Although it took a bit of time to discredit Lamarck (Charles Darwin actually fell back on Lamarckian concepts in his later editions of
Origin of Species
), eventually folks came up with questions like “If Lamarck was right, then why are boys with circumcised fathers born with a foreskin?”
†124

In reality, most of what you do or experience in your lifetime has little or no effect on the genetic makeup of your offspring. Whether we're talking about longer snouts and legs for Miocene protohorses, or sharper teeth for ancient vampire bats, any inheritable modifications inevitably came about as a result of changes that occurred at the genetic level (i.e., changes in part of a genetic blueprint or in the timing of genetically programmed events).
*125

It's this change in the timing of genetically programmed events that explains how ticks may have evolved from chiggers. In this case, blood feeding may not have been a novel characteristic (as in ancient vampire bats), but possibly the timing of its appearance was. In a process known as heterochrony, the timing of developmental events is altered. Heterochrony, then, could explain the origin of the first tick from an ancestral mite—a mite that somehow maintained its larval feeding behavior into adulthood.

How could something like that come about?

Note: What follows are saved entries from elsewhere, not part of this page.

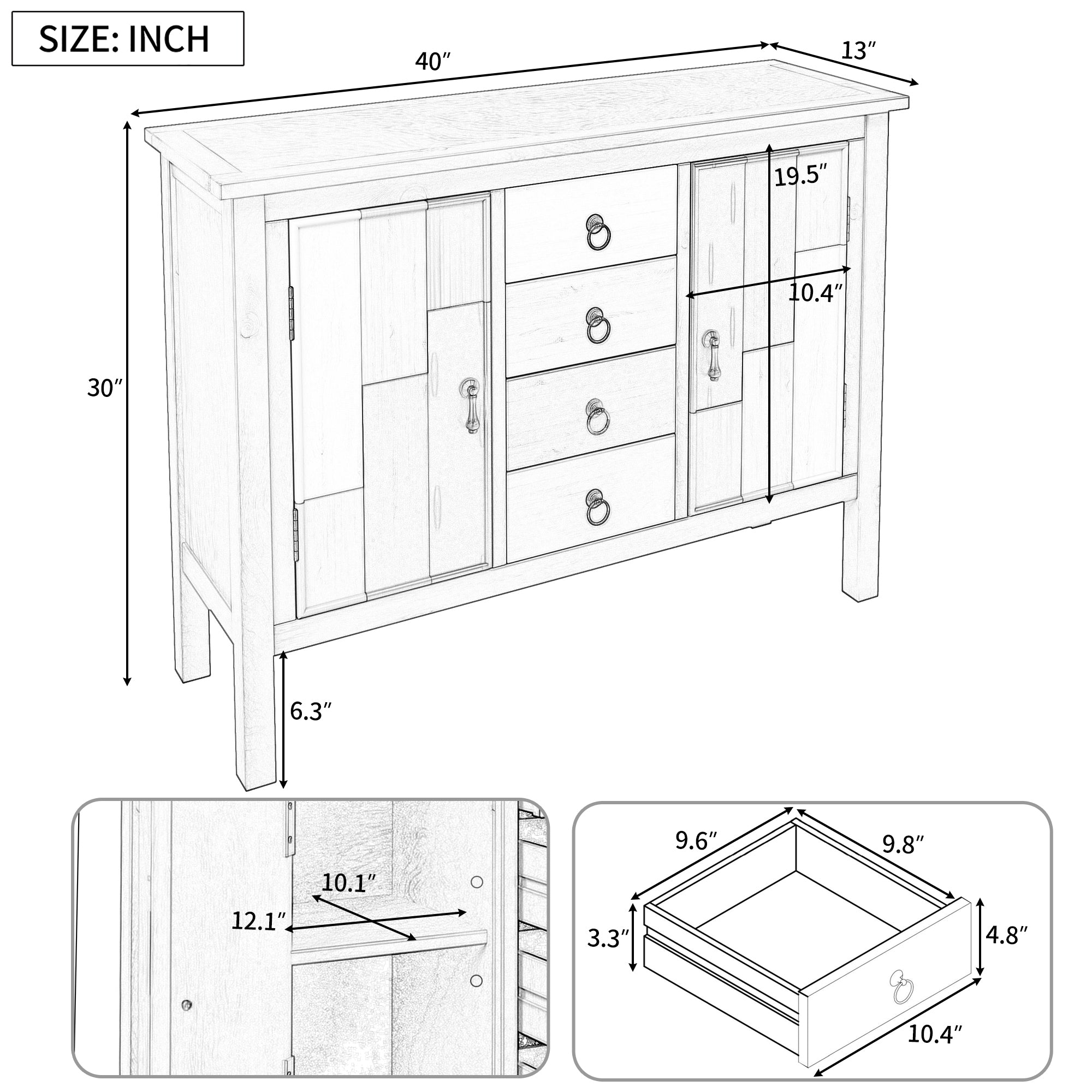 SIZE: INCH

40″

13″

30″

19.5″

10.4″

6.3″

10.1″

12.1″

9.6″

9.8″

3.3″

4.8″

10.4″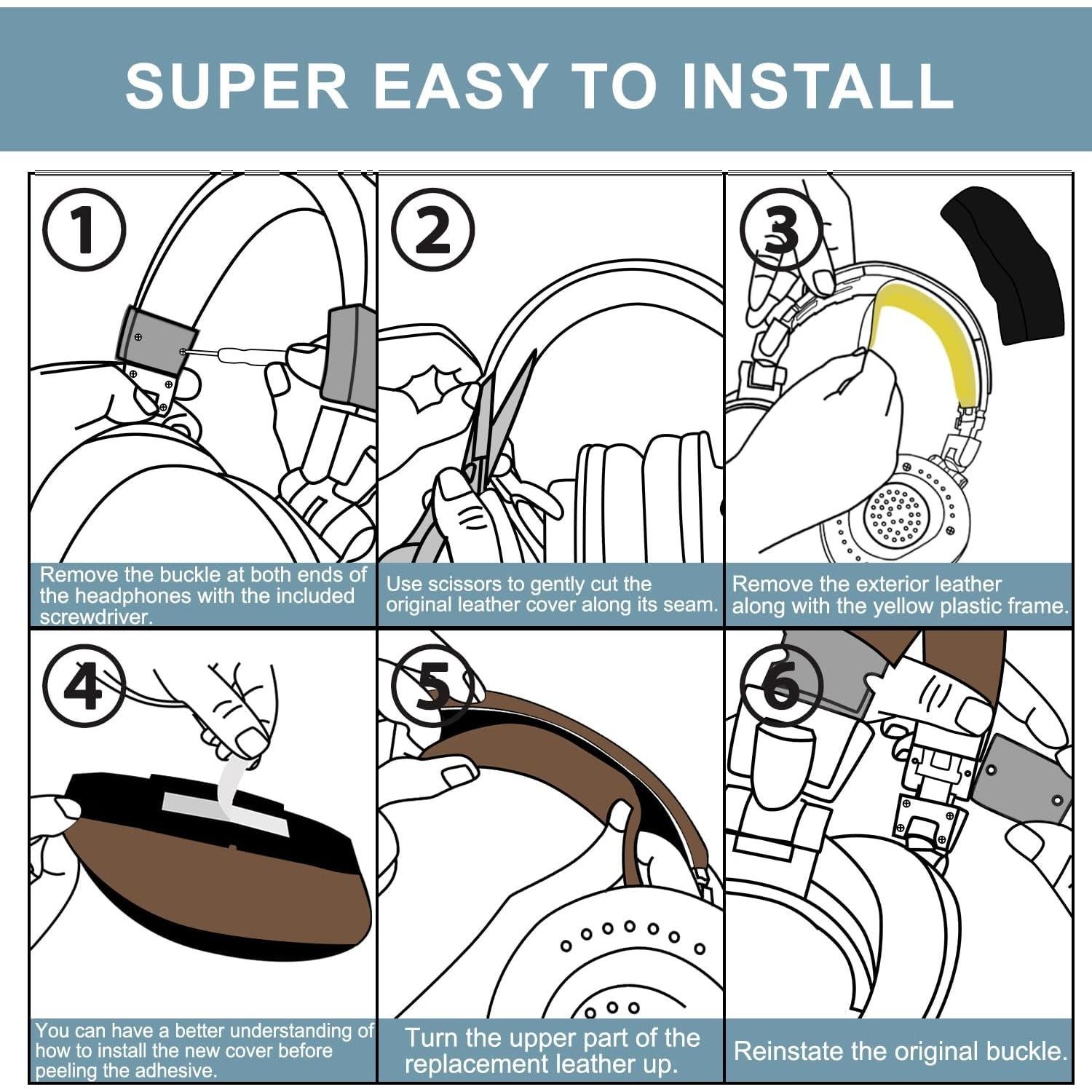 SUPER EASY TO INSTALL

①

Remove the buckle at both ends of the headphones with the included screwdriver.

②

Use scissors to gently cut the original leather cover along its seam.

③

Remove the exterior leather along with the yellow plastic frame.

④

You can have a better understanding of how to install the new cover before peeling the adhesive.

⑤

Turn the upper part of the replacement leather up.

⑥

Reinstate the original buckle.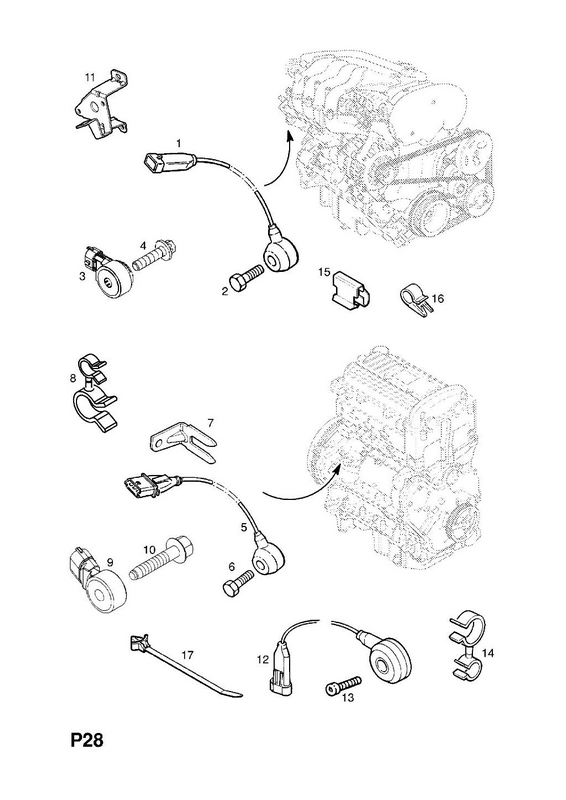 11
1
4
3
2
15
16
8
7
5
10
9
6
17
12
13
14
P28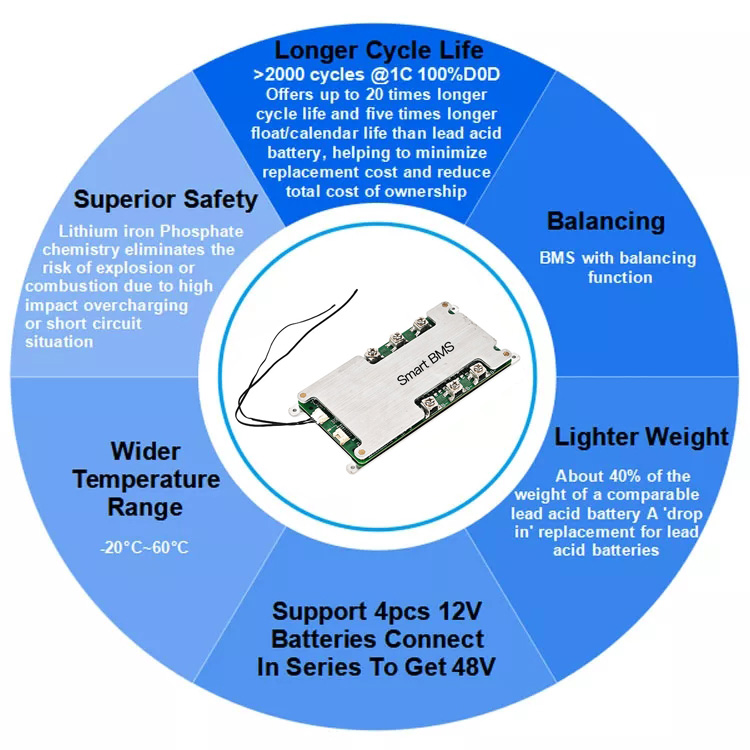 Longer Cycle Life
>2000 cycles @1C 100%D0D
Offers up to 20 times longer cycle life and five times longer float/calendar life than lead acid battery, helping to minimize replacement cost and reduce total cost of ownership

Balancing
BMS with balancing function

Lighter Weight
About 40% of the weight of a comparable lead acid battery A 'drop in' replacement for lead acid batteries

Support 4pcs 12V Batteries Connect In Series To Get 48V

Wider Temperature Range
-20°C~60°C

Superior Safety
Lithium iron Phosphate chemistry eliminates the risk of explosion or combustion due to high impact overcharging or short circuit situation

Smart BMS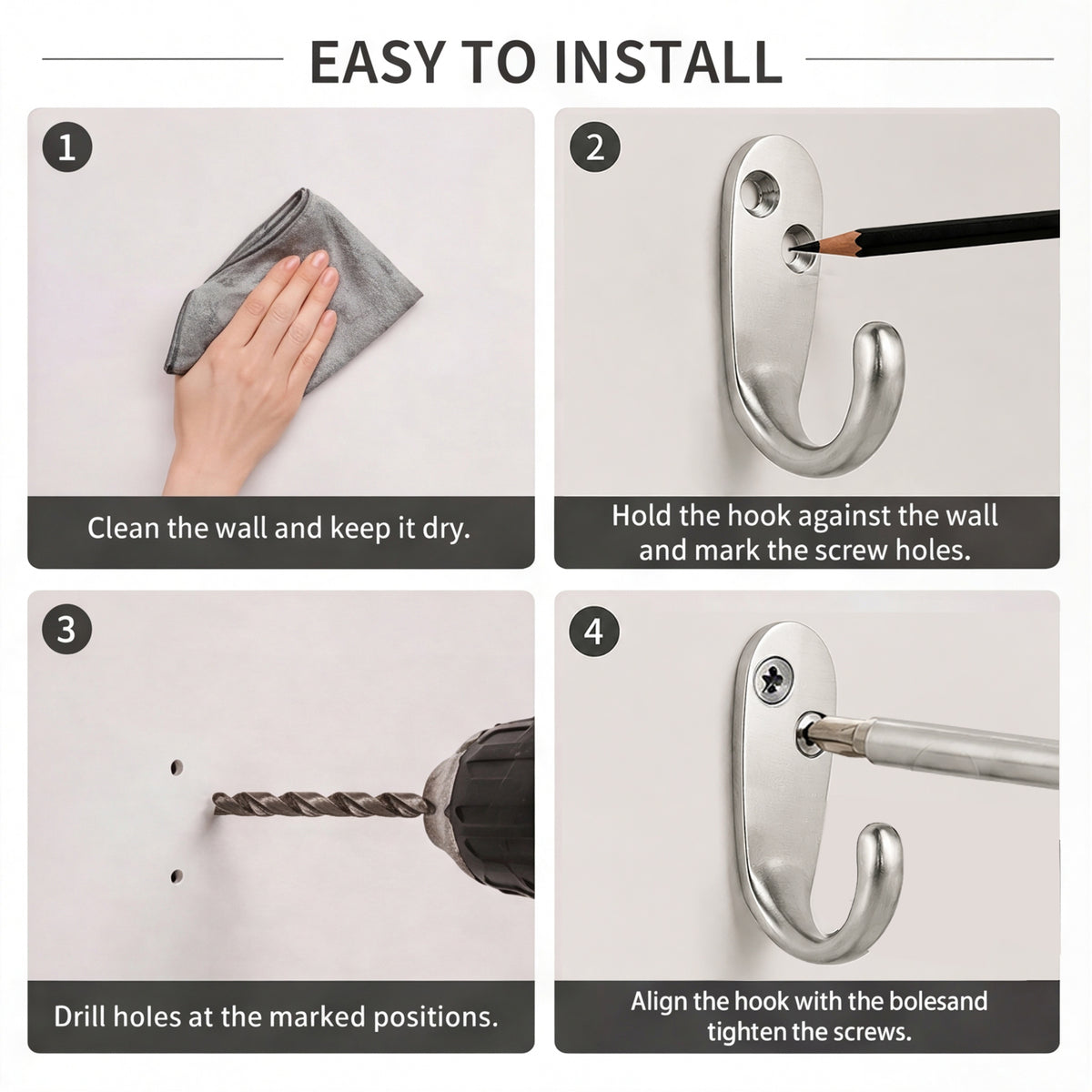 EASY TO INSTALL

1

Clean the wall and keep it dry.

2

Hold the hook against the wall and mark the screw holes.

3

Drill holes at the marked positions.

4

Align the hook with the bolesand tighten the screws.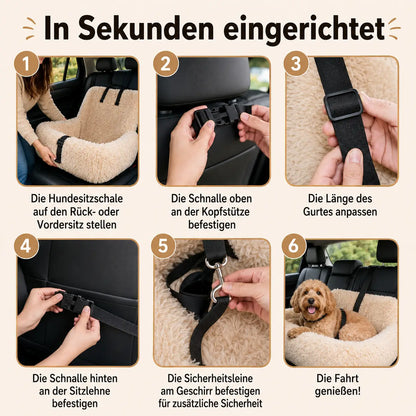 In Sekunden eingerichtet

1

Die Hundesitzschale auf den Rück- oder Vordersitz stellen

2

Die Schnalle oben an der Kopfstütze befestigen

3

Die Länge des Gurtes anpassen

4

Die Schnalle hinten an der Sitzlehne befestigen

5

Die Sicherheitsleine am Geschirr befestigen für zusätzliche Sicherheit

6

Die Fahrt genießen!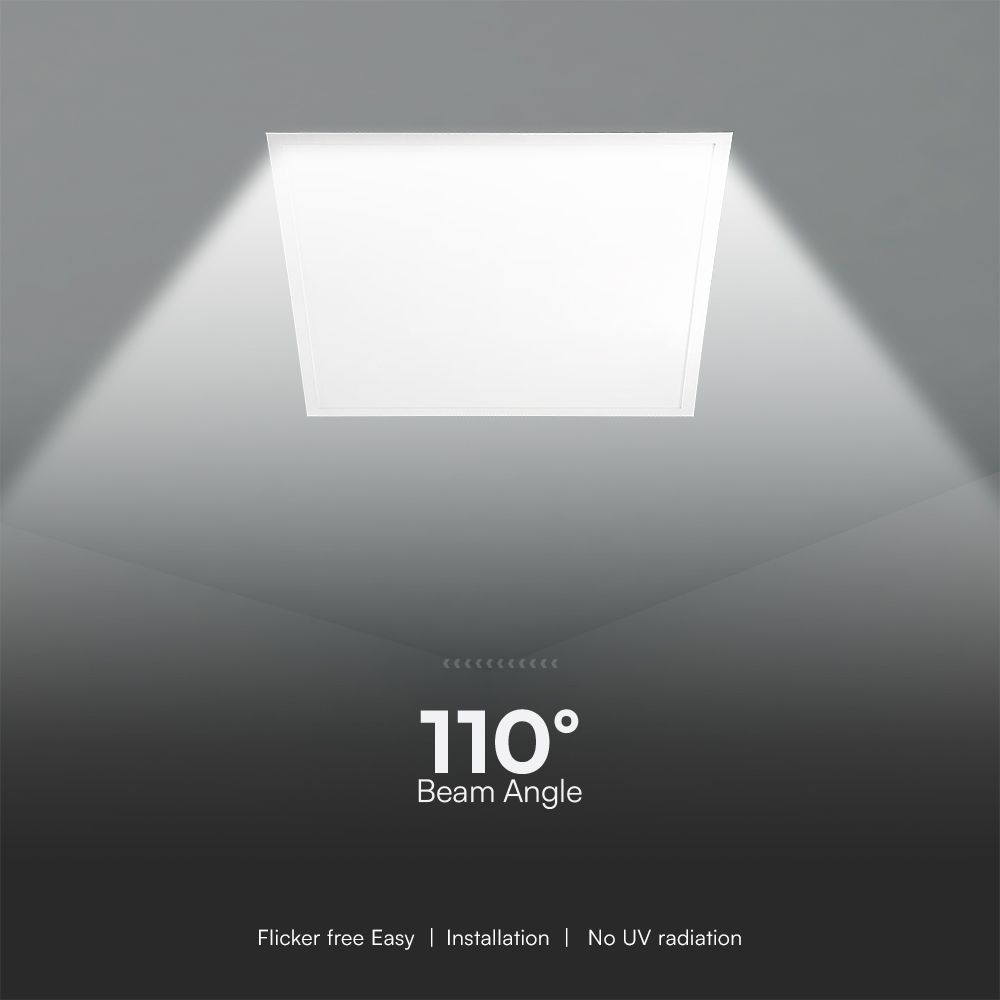 110°
Beam Angle

Flicker free Easy | Installation | No UV radiation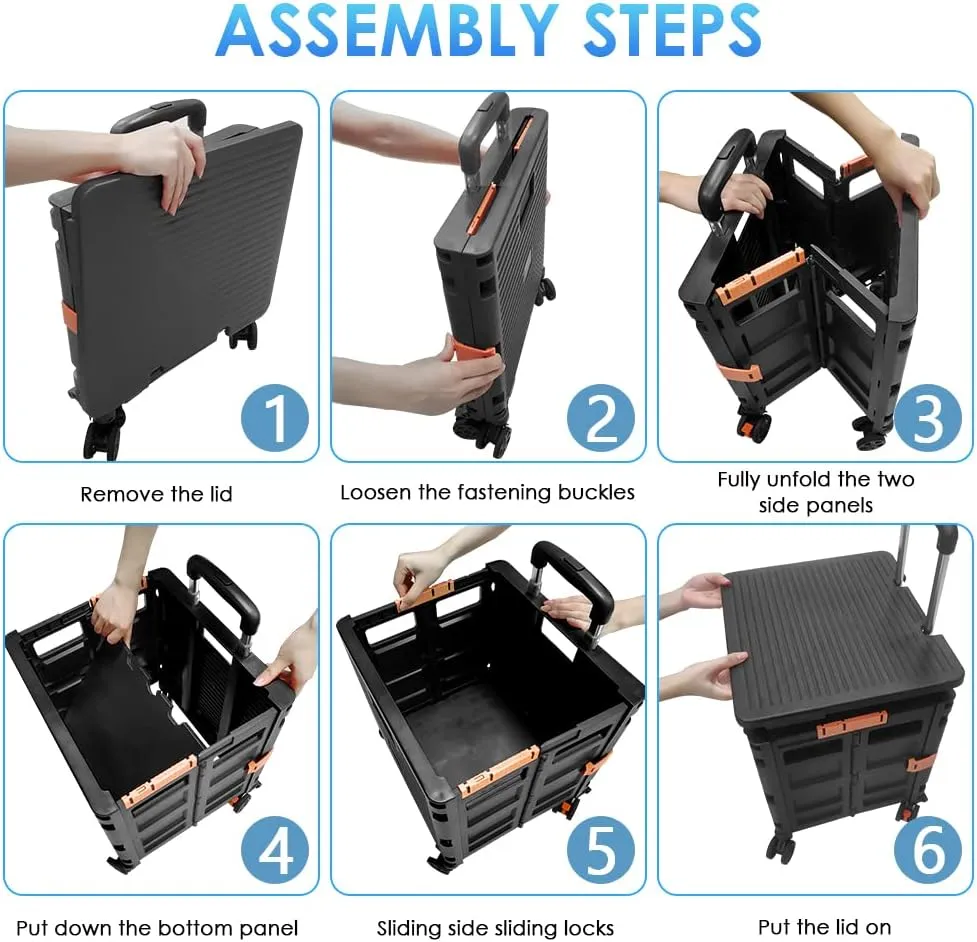 ASSEMBLY STEPS

1
Remove the lid

2
Loosen the fastening buckles

3
Fully unfold the two side panels

4
Put down the bottom panel

5
Sliding side sliding locks

6
Put the lid on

There are numerous examples of this process in nature, but the most well known is neoteny—in which an organism reaches sexual maturity while retaining juvenile characteristics. The classic example concerns the giant salamander
Necturus
(the mudpuppy), which retains its gills throughout adulthood. In the vast majority of amphibians (like most salamanders, as well as mudpuppy cousins, like frogs and toads), these respiratory structures are lost as the larvae metamorphose into semiterrestrial adults.

It's been hypothesized that in this famous case of neoteny, a mutation allowed some salamanders to retain their gills as they reached sexual maturity. The obvious question is, Why would that particular characteristic become an adaptation? The best hypothesis thus far is that the selection pressure to retain gills as an adult might have been a change in the terrestrial environment (e.g., a new predator or drier conditions), making it safer to extend the time salamanders spent in the ponds where they swam as larvae.

Similarly, with regard to the evolution of ticks, perhaps increases in local vertebrate populations or species diversity (both are also forms of environmental change) led to an evolutionary advantage for some mites that accidentally retained the parasitic dietary habits they had as larvae. Basically, more vertebrates meant more exploitable sources of food. As in
Necturus,
this adaptation had evolved from a mutation that hadn't produced a
new
character but instead had changed the developmental timing of a previously existing character. Following this hypothetical scenario to its conclusion, true ticks would have evolved as prototicks transitioned from feeding on liquefied cell contents (like their mite ancestors) to feeding on blood.

However ticks came about, most researchers think that the first ticks appeared sometime during the early Cretaceous period (around one hundred million years ago) and, not coincidentally, during a period of tremendous vertebrate diversity.

Within the arachnids, chiggers, ticks, and mites belong to the order Acari (or Acarina), which contains between 850 and 900 species of ticks and approximately 50,000 species of mites.